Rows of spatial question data
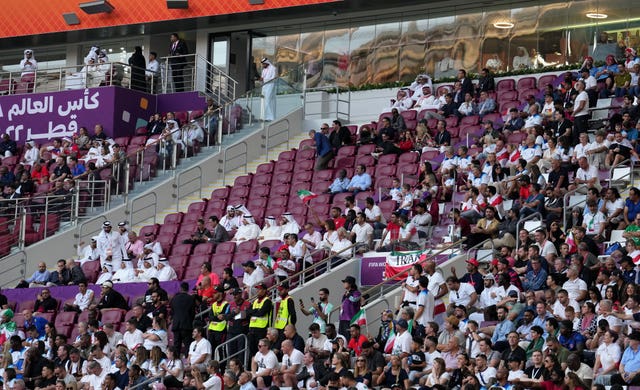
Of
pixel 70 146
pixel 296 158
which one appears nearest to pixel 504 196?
pixel 296 158

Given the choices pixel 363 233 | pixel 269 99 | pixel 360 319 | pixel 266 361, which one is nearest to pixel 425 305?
pixel 360 319

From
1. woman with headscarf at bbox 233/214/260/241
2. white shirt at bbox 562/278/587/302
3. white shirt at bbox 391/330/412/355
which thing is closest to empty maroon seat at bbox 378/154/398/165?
woman with headscarf at bbox 233/214/260/241

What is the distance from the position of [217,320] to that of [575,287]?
5.61m

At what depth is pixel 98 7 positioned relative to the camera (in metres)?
33.5

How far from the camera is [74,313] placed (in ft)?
76.3

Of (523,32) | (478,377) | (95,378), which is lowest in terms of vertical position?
(95,378)

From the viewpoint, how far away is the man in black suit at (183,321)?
2092 centimetres

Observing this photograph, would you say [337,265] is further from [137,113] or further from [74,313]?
[137,113]

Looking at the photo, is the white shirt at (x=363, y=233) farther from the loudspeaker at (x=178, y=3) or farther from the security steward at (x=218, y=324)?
the loudspeaker at (x=178, y=3)

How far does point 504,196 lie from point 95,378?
731cm

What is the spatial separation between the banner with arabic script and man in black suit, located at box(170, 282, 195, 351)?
11.2 metres

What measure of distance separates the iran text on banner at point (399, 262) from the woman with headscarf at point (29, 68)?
1485 cm

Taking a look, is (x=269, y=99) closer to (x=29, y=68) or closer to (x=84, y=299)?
(x=29, y=68)

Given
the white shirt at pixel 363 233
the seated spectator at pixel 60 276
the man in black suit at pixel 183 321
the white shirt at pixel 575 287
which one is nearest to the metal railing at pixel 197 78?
the seated spectator at pixel 60 276
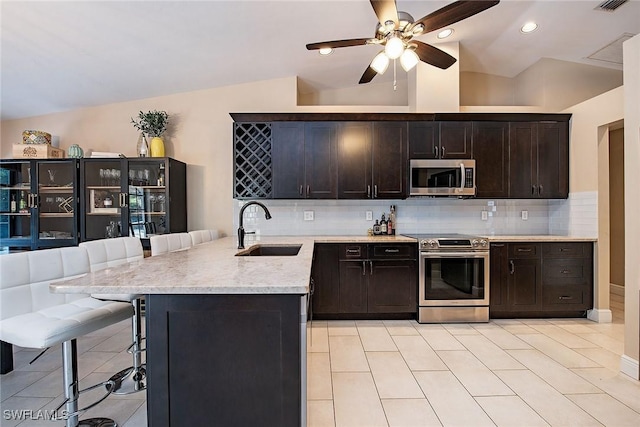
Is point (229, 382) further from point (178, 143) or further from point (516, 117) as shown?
point (516, 117)

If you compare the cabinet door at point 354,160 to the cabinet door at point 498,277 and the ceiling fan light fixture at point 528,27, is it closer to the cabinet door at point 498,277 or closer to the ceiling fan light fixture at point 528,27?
the cabinet door at point 498,277

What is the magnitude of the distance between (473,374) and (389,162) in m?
2.24

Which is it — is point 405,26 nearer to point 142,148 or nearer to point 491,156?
point 491,156

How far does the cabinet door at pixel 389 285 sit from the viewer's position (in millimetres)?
3346

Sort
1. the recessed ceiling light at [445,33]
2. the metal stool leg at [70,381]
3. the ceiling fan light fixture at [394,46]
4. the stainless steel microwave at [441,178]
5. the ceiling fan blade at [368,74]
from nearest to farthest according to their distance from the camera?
1. the metal stool leg at [70,381]
2. the ceiling fan light fixture at [394,46]
3. the ceiling fan blade at [368,74]
4. the recessed ceiling light at [445,33]
5. the stainless steel microwave at [441,178]

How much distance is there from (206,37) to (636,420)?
4.12m

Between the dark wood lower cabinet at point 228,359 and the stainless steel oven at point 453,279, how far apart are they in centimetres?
240

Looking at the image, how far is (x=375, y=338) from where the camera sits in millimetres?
2898

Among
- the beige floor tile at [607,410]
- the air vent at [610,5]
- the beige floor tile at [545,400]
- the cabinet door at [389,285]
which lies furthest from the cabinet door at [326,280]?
the air vent at [610,5]

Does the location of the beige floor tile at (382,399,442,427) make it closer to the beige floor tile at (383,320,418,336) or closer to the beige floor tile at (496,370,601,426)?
the beige floor tile at (496,370,601,426)

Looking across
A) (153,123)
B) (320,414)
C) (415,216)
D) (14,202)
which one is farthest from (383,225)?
(14,202)

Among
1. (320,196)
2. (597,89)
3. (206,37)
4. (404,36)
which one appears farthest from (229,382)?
(597,89)

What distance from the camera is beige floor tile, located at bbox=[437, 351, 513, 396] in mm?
2037

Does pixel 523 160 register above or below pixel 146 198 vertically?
above
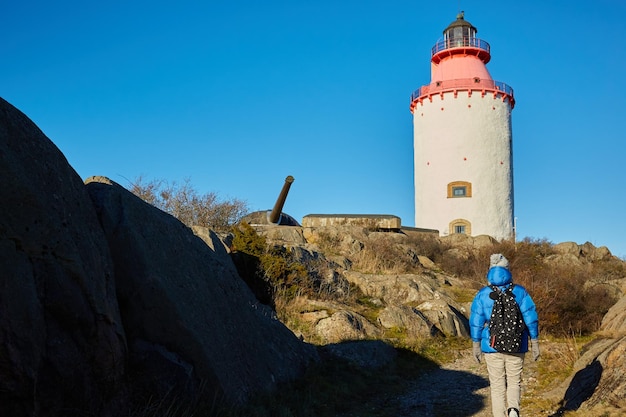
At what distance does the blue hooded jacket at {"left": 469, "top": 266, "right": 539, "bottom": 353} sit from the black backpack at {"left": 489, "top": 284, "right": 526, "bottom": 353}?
6 centimetres

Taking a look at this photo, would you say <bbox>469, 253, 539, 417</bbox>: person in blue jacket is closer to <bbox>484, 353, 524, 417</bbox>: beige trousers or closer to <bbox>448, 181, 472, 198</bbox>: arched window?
<bbox>484, 353, 524, 417</bbox>: beige trousers

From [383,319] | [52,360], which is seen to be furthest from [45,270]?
[383,319]

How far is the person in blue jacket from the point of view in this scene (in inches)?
250

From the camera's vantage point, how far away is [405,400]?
820cm

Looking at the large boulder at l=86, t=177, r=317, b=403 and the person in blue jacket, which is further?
the person in blue jacket

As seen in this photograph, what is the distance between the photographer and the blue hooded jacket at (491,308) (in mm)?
6352

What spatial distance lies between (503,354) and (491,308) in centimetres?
52

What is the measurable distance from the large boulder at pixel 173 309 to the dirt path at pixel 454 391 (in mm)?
2318

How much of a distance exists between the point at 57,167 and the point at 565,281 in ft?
44.9

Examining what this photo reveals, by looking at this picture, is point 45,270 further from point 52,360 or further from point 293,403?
point 293,403

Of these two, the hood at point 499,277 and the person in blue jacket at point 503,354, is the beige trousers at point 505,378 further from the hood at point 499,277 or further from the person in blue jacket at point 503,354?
the hood at point 499,277

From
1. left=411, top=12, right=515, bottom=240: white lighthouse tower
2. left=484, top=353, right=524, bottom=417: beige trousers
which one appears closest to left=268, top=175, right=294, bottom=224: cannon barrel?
left=411, top=12, right=515, bottom=240: white lighthouse tower

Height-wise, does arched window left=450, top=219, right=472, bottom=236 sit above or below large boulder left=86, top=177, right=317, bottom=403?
above

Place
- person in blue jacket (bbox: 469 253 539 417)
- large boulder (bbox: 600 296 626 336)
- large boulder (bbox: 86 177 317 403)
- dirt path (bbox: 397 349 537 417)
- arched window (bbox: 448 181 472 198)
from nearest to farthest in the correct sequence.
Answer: large boulder (bbox: 86 177 317 403), person in blue jacket (bbox: 469 253 539 417), dirt path (bbox: 397 349 537 417), large boulder (bbox: 600 296 626 336), arched window (bbox: 448 181 472 198)
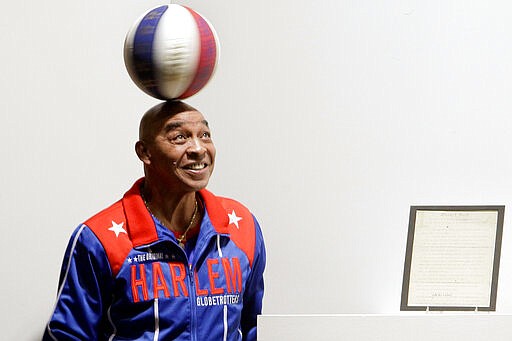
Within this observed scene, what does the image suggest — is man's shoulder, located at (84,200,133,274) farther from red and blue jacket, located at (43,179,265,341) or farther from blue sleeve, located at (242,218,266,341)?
blue sleeve, located at (242,218,266,341)

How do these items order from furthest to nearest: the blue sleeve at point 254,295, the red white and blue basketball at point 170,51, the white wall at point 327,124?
1. the white wall at point 327,124
2. the blue sleeve at point 254,295
3. the red white and blue basketball at point 170,51

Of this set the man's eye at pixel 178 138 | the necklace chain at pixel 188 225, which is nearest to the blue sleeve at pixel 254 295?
the necklace chain at pixel 188 225

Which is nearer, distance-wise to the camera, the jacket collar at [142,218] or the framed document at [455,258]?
the jacket collar at [142,218]

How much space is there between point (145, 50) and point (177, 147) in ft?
0.65

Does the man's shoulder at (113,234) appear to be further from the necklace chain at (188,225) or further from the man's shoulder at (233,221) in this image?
the man's shoulder at (233,221)

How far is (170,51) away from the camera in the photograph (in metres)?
2.12

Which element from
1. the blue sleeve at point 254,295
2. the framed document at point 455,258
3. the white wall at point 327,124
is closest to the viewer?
the blue sleeve at point 254,295

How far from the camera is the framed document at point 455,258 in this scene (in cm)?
261

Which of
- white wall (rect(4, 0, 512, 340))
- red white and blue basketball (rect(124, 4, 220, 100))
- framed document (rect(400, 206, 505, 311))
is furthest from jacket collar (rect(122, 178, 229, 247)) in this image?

◆ **Short problem**:
Return every line above that contains the word "camera", copied unchanged.

◆ **Answer for the task**:
At what depth is pixel 98 7 positioned relative to the camera (in metres)?
How far from the camera is [74,313] placed (in ft)?
from nearest to farthest according to their distance from the camera?
Looking at the image, how far is (x=375, y=338) from where the camera sits in millimetres?
What distance from the camera is beige floor tile, located at bbox=[437, 351, 513, 396] in mm?
From the camera's vantage point, how far away is [405,400]?
Which is nearer, distance-wise to the camera, the jacket collar at [142,218] or the framed document at [455,258]?
How far is (170,51) away from the camera in the photograph (in metres)?
How far from the camera is the framed document at point 455,258 in this scene (in cm)?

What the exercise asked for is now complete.